Felicia, in answering, felt that she could with him be so entirely her whole self that she need not show her whole self; it was easier for her to give him her soul dressed in tender humour, beribboned with quizzical freaks of fancy. It was his understanding of her, his consequent perfect possession, that lifted her life into the new sense of power and freedom, for was it not freedom and power when every faculty was effective, bore fruit in his responsiveness?

Not till late October was the beauty of the new life touched by a breath of doubt or sadness. A dejection, then, showed itself in Maurice’s letters, a dejection that coincided with his return to London after his round of country visits, coincided with his taking stock, as it were, of his situation and looking his powers and resources in the face. The letters then became at once more passionate and more infrequent. He must not sadden his darling, and the analysis of his glooms could only sadden her. He was working—it gave him less time for writing—luckily for her. In her answers Felicia’s courage steadily smiled, held out an unfaltering hand to help him over the morass of melancholy; but the melancholy, more and more, like a fog closing round him, seemed to shut him from her. Her apprehensions from vague became cutting. She did not know a touch of distrust, but the separation, the sadness, hurt too much. “Come and see me; spend a day. We can walk in the woods. It will give you strength and me too,” she wrote.

Maurice only sorrowfully answered, in a letter like the slow rolling of big tears, that he must not; it wouldn’t mean strength, it would mean disablement. He must wait until he had more right to see her. He begged her to love—love—love him. After the glory of golden days and thoughts, of deep, glad breathing in a crystal air, this change was like a labouring breath, and like the change in the year—the grey and amethyst of late autumn. The old loneliness returned again and again, but with a poignant stab that no former loneliness had known. Bereavement seemed to hover near her.

Gathering late roses in the garden one day she faced, for the first time, her own fears—saw that they were fears. She had not heard for a week from Maurice, and his last letter had been little more than a plaintive sigh of self-pity. For the first time Felicia was asking herself if joy was not to be a distant, a far distant thing. She saw more clearly the forces against him—forces that her young ardour had barely glanced at; she did not distrust his love—that would have been too horrible a wrenching of the new doubled life, but she distrusted his strength before such obstacles.

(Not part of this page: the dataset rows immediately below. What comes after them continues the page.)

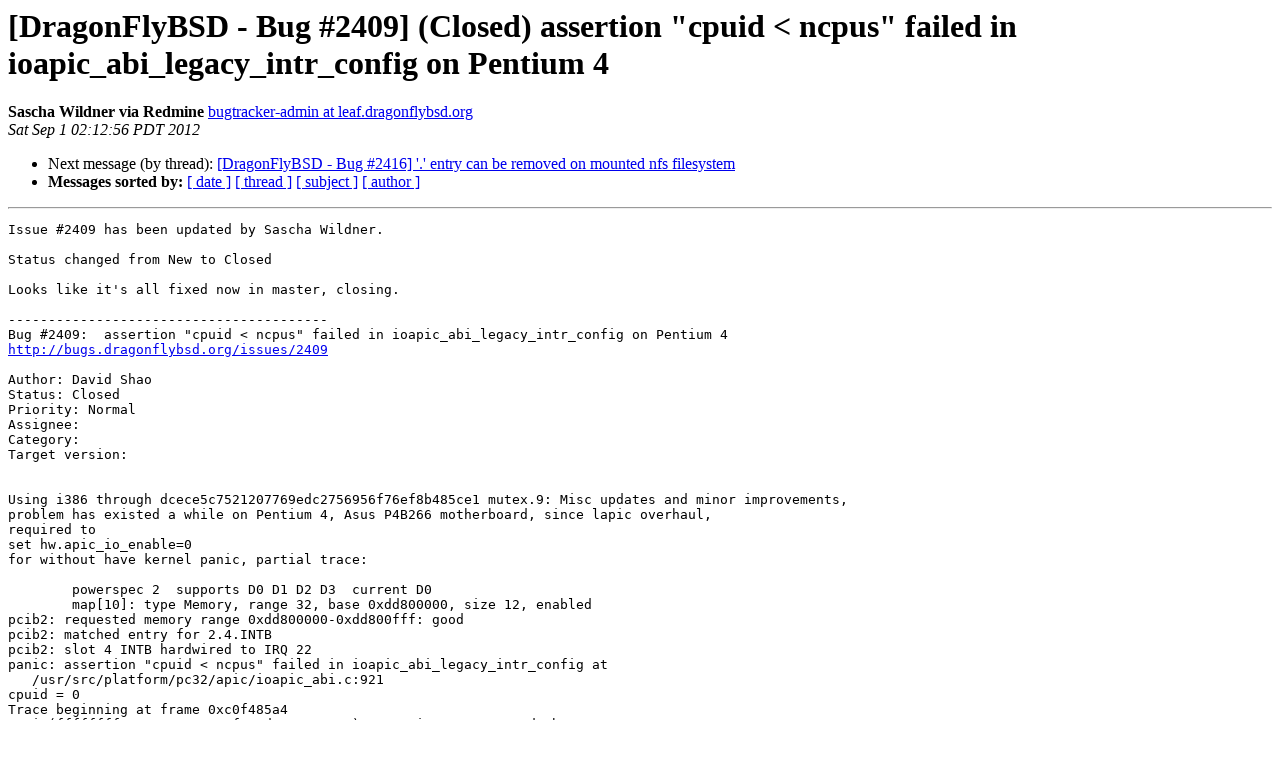

--- FILE ---
content_type: text/html
request_url: https://lists.dragonflybsd.org/pipermail/bugs/2012-September/345677.html
body_size: 2081
content:
<!DOCTYPE HTML PUBLIC "-//W3C//DTD HTML 4.01 Transitional//EN">
<HTML>
 <HEAD>
   <TITLE> [DragonFlyBSD - Bug #2409] (Closed)  assertion &quot;cpuid &lt; ncpus&quot; failed in ioapic_abi_legacy_intr_config on Pentium 4
   </TITLE>
   <LINK REL="Index" HREF="index.html" >
   <LINK REL="made" HREF="mailto:bugs%40?Subject=Re%3A%20%5BDragonFlyBSD%20-%20Bug%20%232409%5D%20%28Closed%29%20%20assertion%20%22cpuid%20%3C%20ncpus%22%20failed%20in%20ioapic_abi_legacy_intr_config%20on%20Pentium%204&In-Reply-To=%3Cf3e7677d828c47a536b6938d6f60ec82%40NO-ID-FOUND.mhonarc.org%3E">
   <META NAME="robots" CONTENT="index,nofollow">
   <style type="text/css">
       pre {
           white-space: pre-wrap;       /* css-2.1, curent FF, Opera, Safari */
           }
   </style>
   <META http-equiv="Content-Type" content="text/html; charset=us-ascii">
   
   <LINK REL="Next"  HREF="345678.html">
 </HEAD>
 <BODY BGCOLOR="#ffffff">
   <H1>[DragonFlyBSD - Bug #2409] (Closed)  assertion &quot;cpuid &lt; ncpus&quot; failed in ioapic_abi_legacy_intr_config on Pentium 4</H1>
    <B>Sascha Wildner via Redmine</B> 
    <A HREF="mailto:bugs%40?Subject=Re%3A%20%5BDragonFlyBSD%20-%20Bug%20%232409%5D%20%28Closed%29%20%20assertion%20%22cpuid%20%3C%20ncpus%22%20failed%20in%20ioapic_abi_legacy_intr_config%20on%20Pentium%204&In-Reply-To=%3Cf3e7677d828c47a536b6938d6f60ec82%40NO-ID-FOUND.mhonarc.org%3E"
       TITLE="[DragonFlyBSD - Bug #2409] (Closed)  assertion &quot;cpuid &lt; ncpus&quot; failed in ioapic_abi_legacy_intr_config on Pentium 4">bugtracker-admin at leaf.dragonflybsd.org
       </A><BR>
    <I>Sat Sep  1 02:12:56 PDT 2012</I>
    <P><UL>
        
        <LI>Next message (by thread): <A HREF="345678.html">[DragonFlyBSD - Bug #2416] '.' entry can be removed on mounted nfs filesystem
</A></li>
         <LI> <B>Messages sorted by:</B> 
              <a href="date.html#345677">[ date ]</a>
              <a href="thread.html#345677">[ thread ]</a>
              <a href="subject.html#345677">[ subject ]</a>
              <a href="author.html#345677">[ author ]</a>
         </LI>
       </UL>
    <HR>  
<!--beginarticle-->
<PRE>
Issue #2409 has been updated by Sascha Wildner.

Status changed from New to Closed

Looks like it's all fixed now in master, closing.

----------------------------------------
Bug #2409:  assertion &quot;cpuid &lt; ncpus&quot; failed in ioapic_abi_legacy_intr_config on Pentium 4
<A HREF="http://bugs.dragonflybsd.org/issues/2409">http://bugs.dragonflybsd.org/issues/2409</A>

Author: David Shao
Status: Closed
Priority: Normal
Assignee: 
Category: 
Target version: 


Using i386 through dcece5c7521207769edc2756956f76ef8b485ce1 mutex.9: Misc updates and minor improvements,
problem has existed a while on Pentium 4, Asus P4B266 motherboard, since lapic overhaul,
required to
set hw.apic_io_enable=0
for without have kernel panic, partial trace:

        powerspec 2  supports D0 D1 D2 D3  current D0
        map[10]: type Memory, range 32, base 0xdd800000, size 12, enabled
pcib2: requested memory range 0xdd800000-0xdd800fff: good
pcib2: matched entry for 2.4.INTB
pcib2: slot 4 INTB hardwired to IRQ 22
panic: assertion &quot;cpuid &lt; ncpus&quot; failed in ioapic_abi_legacy_intr_config at
   /usr/src/platform/pc32/apic/ioapic_abi.c:921
cpuid = 0
Trace beginning at frame 0xc0f485a4
panic(ffffffff,0,c07a6724,c0f485d8,c0939900) at panic+0x1a8 0xc03d32b0
panic(c07a6724,c07dcbc1,c0869f0f,c0869730,399,0,0,0,1d,16,1,c0f4863d,a) at panic+0x1a8 0xc03d32b0
ioapic_abi_legacy_intr_config(16,2,2,c0f48648,c03f1d8e) at ioapic_abi_legacy_intr_config+0x23a 0xc0769fca
nexus_config_intr
bus_generic_config_intr
bus_generic_config_intr
bus_generic_config_intr
bus_generic_config_intr
bus_generic_config_intr
acpi_pcib_route_interrupt
acpi_pcib_pci_route_interrupt
pci_assign_interrupt_method
pci_assign_interrupt
pci_add_resources
pci_add_child
pci_add_children
acpi_pci_attach
device_doattach
device_probe_and_attach
bus_generic_attach
acpi_pcib_attach
acpi_pcib_pci_attach
device_doattach
device_probe_and_attach
bus_generic_attach
acpi_pci_attach
device_doattach
device_probe_and_attach
bus_generic_attach
acpi_pcib_attach
acpi_pcib_acpi_attach
device_doattach
device_probe_and_attach
bus_generic_attach
acpi_attach
device_doattach
device_probe_and_attach
bus_generic_attach
nexus_attach
device_doattach
device_probe_and_attach
root_bus_configure
configure(0,f44c00,f44c00,f5500,f55000) at configure+0xb 0xc074ecd0
mi_startup(f44000,0,0,0,0) at mi_startup+0x89 0xc03a9930
begin() at begin+0x42 0xc016a68b
Debugger(&quot;panic&quot;)

CPU0 stopping CPUs: 0x00000000
 stopped
Stopped at      Debugger+0x3f:  movb  $0,in_Debugger.4994


-- 
You have received this notification because you have either subscribed to it, or are involved in it.
To change your notification preferences, please click here: <A HREF="http://bugs.dragonflybsd.org/my/account">http://bugs.dragonflybsd.org/my/account</A>



</PRE>

<!--endarticle-->
    <HR>
    <P><UL>
        <!--threads-->
	
	<LI>Next message (by thread): <A HREF="345678.html">[DragonFlyBSD - Bug #2416] '.' entry can be removed on mounted nfs filesystem
</A></li>
         <LI> <B>Messages sorted by:</B> 
              <a href="date.html#345677">[ date ]</a>
              <a href="thread.html#345677">[ thread ]</a>
              <a href="subject.html#345677">[ subject ]</a>
              <a href="author.html#345677">[ author ]</a>
         </LI>
       </UL>

<hr>
<a href="https://lists.dragonflybsd.org/mailman/listinfo/bugs">More information about the Bugs
mailing list</a><br>
</body></html>
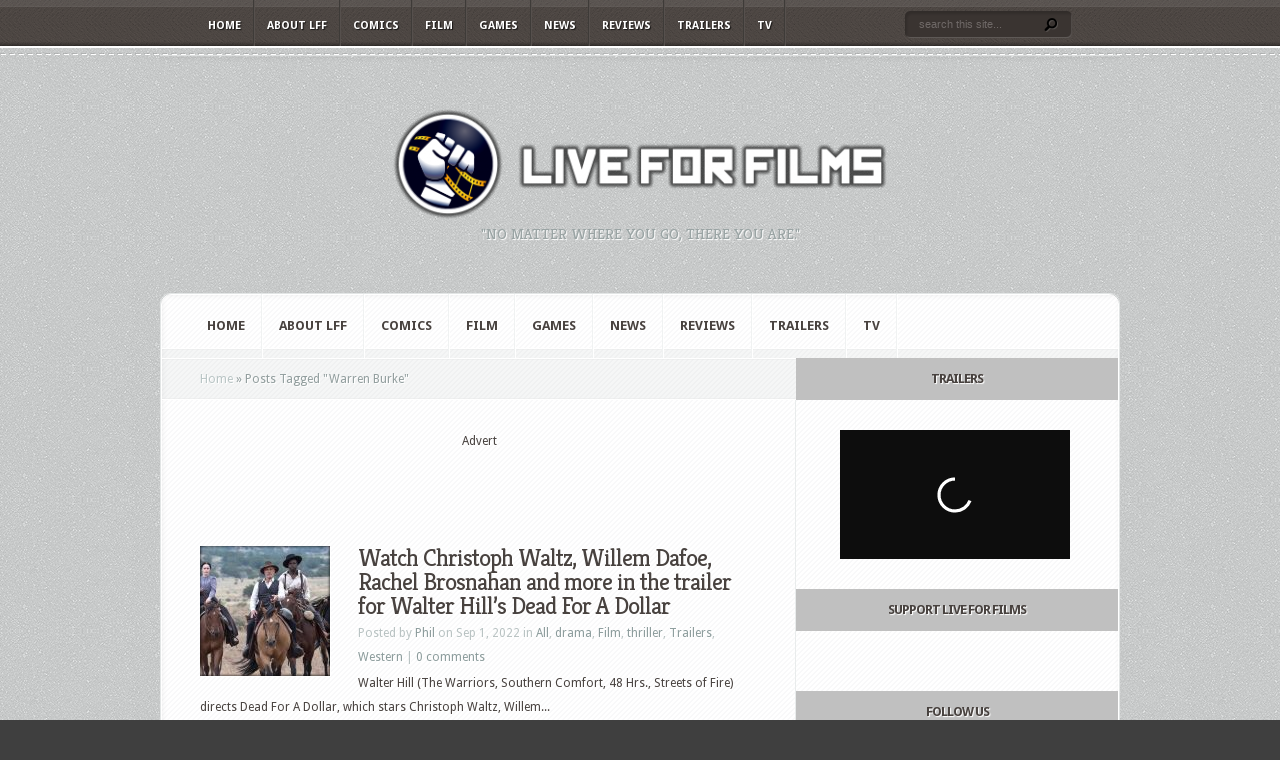

--- FILE ---
content_type: text/html; charset=utf-8
request_url: https://www.google.com/recaptcha/api2/aframe
body_size: 267
content:
<!DOCTYPE HTML><html><head><meta http-equiv="content-type" content="text/html; charset=UTF-8"></head><body><script nonce="Q91VaQQsOY8vNlA6LPpQJg">/** Anti-fraud and anti-abuse applications only. See google.com/recaptcha */ try{var clients={'sodar':'https://pagead2.googlesyndication.com/pagead/sodar?'};window.addEventListener("message",function(a){try{if(a.source===window.parent){var b=JSON.parse(a.data);var c=clients[b['id']];if(c){var d=document.createElement('img');d.src=c+b['params']+'&rc='+(localStorage.getItem("rc::a")?sessionStorage.getItem("rc::b"):"");window.document.body.appendChild(d);sessionStorage.setItem("rc::e",parseInt(sessionStorage.getItem("rc::e")||0)+1);localStorage.setItem("rc::h",'1769321178323');}}}catch(b){}});window.parent.postMessage("_grecaptcha_ready", "*");}catch(b){}</script></body></html>

--- FILE ---
content_type: application/xml
request_url: https://dmxleo.dailymotion.com/cdn/manifest/playlist/x9264o.m3u8?af=2%2C7%2C8%2C9&vv=1%2C2%2C3%2C4%2C5%2C6%2C7%2C8%2C11%2C12%2C13%2C14&mm=video%2Fmp4%2Cvideo%2Fwebm%2Caudio%2Fmp4%2Caudio%2Fmpeg%2Caudio%2Faac%2Caudio%2Fmpeg3%2Caudio%2Fmp3%2Caudio%2Fvnd.wave%2Caudio%2Fwav%2Caudio%2Fwave%2Caudio%2Fogg%2Caudio%2Fvorbis%2Cimage%2Fjpeg%2Cimage%2Fpng%2Cimage%2Fwebp%2Cimage%2Fsvg%2Bxml&cse=1jfps57gk9dc0d240b3&rts=463134&rhv=1&cen=prod&cpi=x27nlk2&cpt=player&rla=en&cpl=x9264o&cpr=x12704&eb=https%3A%2F%2Fwww.liveforfilm.com%2Ftag%2Fwarren-burke%2F&ps=230x129&td=www.liveforfilm.com&reader_gdpr_flag=0&reader_gdpr_consent=&gdpr_binary_consent=opt-out&gdpr_comes_from_infopack=0&reader_us_privacy=1---&vl=-1&ciid=1jfps57gk9dc0d240b3_VMAP_0_0&cidx=0&sidx=0&vidIdx=0&omp=Dailymotion%2F1.0&omn=0&imal=1&uid_dm=48579fa9-7b52-974c-7973-a905dc2a3493&3pcb=0&rap=1&apo=monetization&pos=1&pbm=2
body_size: 6650
content:
<?xml version="1.0" encoding="UTF-8"?><vmap:VMAP xmlns:vmap="http://www.iab.net/videosuite/vmap" version="1.0"><vmap:AdBreak breakType="linear" breakId="preroll1" timeOffset="start"><vmap:AdSource id="preroll1"><vmap:VASTAdData><VAST version="3.0"><Ad><InLine><AdSystem>Leo</AdSystem><AdTitle>noad</AdTitle><Extensions><Extension type="dailymotion" source="dailymotion">{"noAd":{"reasonId":1106,"reason":"viewing context|bot-detected"},"inventoryId":"2b141326-8945-4f1b-8720-0a98ca401a43"}</Extension></Extensions></InLine></Ad></VAST></vmap:VASTAdData></vmap:AdSource><vmap:Extensions><vmap:Extension type="dailymotion" source="dailymotion"><![CDATA[{"timeout":15000}]]></vmap:Extension></vmap:Extensions></vmap:AdBreak><vmap:AdBreak breakType="linear,nonlinear" breakId="midroll1-1" timeOffset="00:05:00" repeatAfter="00:05:00"><vmap:AdSource id="midroll1-1"><vmap:AdTagURI templateType="vast3">https://dmxleo.dailymotion.com/cdn/manifest/video/x9ybgbw.m3u8?auth=[base64]&amp;vo=[MEDIAPLAYHEAD]&amp;vv=1%2C2%2C3%2C4%2C5%2C6%2C7%2C8%2C11%2C12%2C13%2C14&amp;sec=1&amp;reader.player=dailymotion&amp;plt=1&amp;cen=prod&amp;3pcb=0&amp;rla=en&amp;rhv=1&amp;reader_us_privacy=1---&amp;eb=https%3A%2F%2Fwww.liveforfilm.com%2Ftag%2Fwarren-burke%2F&amp;dmngv=1.0&amp;dmng=Dailymotion&amp;cpt=player&amp;cpr=x12704&amp;cpi=x27nlk2&amp;battr=9%2C10%2C11%2C12%2C13%2C14%2C17&amp;apo=monetization&amp;pbm=2&amp;mm=video%2Fmp4%2Cvideo%2Fwebm%2Caudio%2Fmp4%2Caudio%2Fmpeg%2Caudio%2Faac%2Caudio%2Fmpeg3%2Caudio%2Fmp3%2Caudio%2Fvnd.wave%2Caudio%2Fwav%2Caudio%2Fwave%2Caudio%2Fogg%2Caudio%2Fvorbis%2Cimage%2Fjpeg%2Cimage%2Fpng%2Cimage%2Fwebp%2Cimage%2Fsvg%2Bxml&amp;cpl=x9264o&amp;rts=463134&amp;lnrt=1&amp;dlvr=1%2C2&amp;cse=1jfps57gk9dc0d240b3&amp;cbrs=1&amp;r=v</vmap:AdTagURI></vmap:AdSource><vmap:Extensions><vmap:Extension type="dailymotion" source="dailymotion"><![CDATA[{"timeout":15000}]]></vmap:Extension></vmap:Extensions></vmap:AdBreak><vmap:AdBreak breakType="linear" breakId="postroll1" timeOffset="end"><vmap:AdSource id="postroll1"><vmap:AdTagURI templateType="vast3">https://dmxleo.dailymotion.com/cdn/manifest/video/x9ybgbw.m3u8?auth=[base64]&amp;vv=1%2C2%2C3%2C4%2C5%2C6%2C7%2C8%2C11%2C12%2C13%2C14&amp;sec=1&amp;reader.player=dailymotion&amp;plt=1&amp;cen=prod&amp;3pcb=0&amp;rla=en&amp;rhv=1&amp;reader_us_privacy=1---&amp;eb=https%3A%2F%2Fwww.liveforfilm.com%2Ftag%2Fwarren-burke%2F&amp;dmngv=1.0&amp;dmng=Dailymotion&amp;cpt=player&amp;cpr=x12704&amp;cpi=x27nlk2&amp;battr=9%2C10%2C11%2C12%2C13%2C14%2C17&amp;apo=monetization&amp;pbm=2&amp;mm=video%2Fmp4%2Cvideo%2Fwebm%2Caudio%2Fmp4%2Caudio%2Fmpeg%2Caudio%2Faac%2Caudio%2Fmpeg3%2Caudio%2Fmp3%2Caudio%2Fvnd.wave%2Caudio%2Fwav%2Caudio%2Fwave%2Caudio%2Fogg%2Caudio%2Fvorbis%2Cimage%2Fjpeg%2Cimage%2Fpng%2Cimage%2Fwebp%2Cimage%2Fsvg%2Bxml&amp;cpl=x9264o&amp;rts=463134&amp;lnrt=1&amp;dlvr=1%2C2&amp;cse=1jfps57gk9dc0d240b3&amp;cbrs=1&amp;r=v</vmap:AdTagURI></vmap:AdSource><vmap:Extensions><vmap:Extension type="dailymotion" source="dailymotion"><![CDATA[{"timeout":15000}]]></vmap:Extension></vmap:Extensions></vmap:AdBreak><vmap:Extensions><vmap:Extension type="dailymotion" source="dmx"><![CDATA[{"asid":200533}]]></vmap:Extension></vmap:Extensions></vmap:VMAP>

The roses were fragrant, fragile, white, the outer petals streaked with a hardy red. When she had filled her basket she went to the gate and leaned over it, looking vaguely down the road. The thought of that summer evening was with her, the life there had been in it—deep, sweet life—in the pain, the trust. The facing of a long, blank patience was almost death-like, almost like the shutting of the eyes, a yielding of oneself to the earth, with a faith in final resurrection—where?—when?—who knew?—for all light in a shrouded present. Felicia shook off the simile, with a fear that Maurice’s plaintiveness was infecting her. He had more right to it—burdened fighter. Her love a burden?—again her heart dropped. She bent her face to the roses. Their sweetness went through her like a smile. She sighed, her eyes closed, over the relief of her own gratitude for such smiles. When she looked up again she saw a man’s figure among the pines below. It was only for a moment that her heart could stand still with joyous questioning—joy so keen that it seemed to leave the heart it passed from bleeding; for in another she saw that it was not Maurice, and then, with a wholesome surprise, the staunching of the wound, that the wayfarer was Geoffrey Daunt. In knee-breeches, shooting-cap and coat, he looked a veritable Apollo straying, incongruously garbed, through a landscape beautiful enough to match him. Felicia, finding still that wholesome staunching in surprise, watched the nearing perfection appreciatively for some time before definitely wondering what brought it there. He himself, as he approached, showed no surprise. His eyes, as he doffed his cap, met hers calmly. He had quite the air of having come to find her and of having expected to find her leaning on the gate and watching him.

Felicia held out her hand. “Are you with Aunt Kate? Have you been shooting? You haven’t lost your way?”

Geoffrey, while she asked these questions, held her hand over the gate and, though as unperturbed as ever, seemed somewhat at a loss for an answer. Dropping her hand, his eyes went from her to the house, the garden and away to the hills.

“You are high up here,” he observed. “No, I haven’t lost my way. I knew this road led past you. Yes, I am with your aunt for the week-end. I have been shooting.”

“It is rather good shooting, I believe. Uncle Cuthbert prides himself on it, I know.”

“Very good,” he answered, with still his vagueness.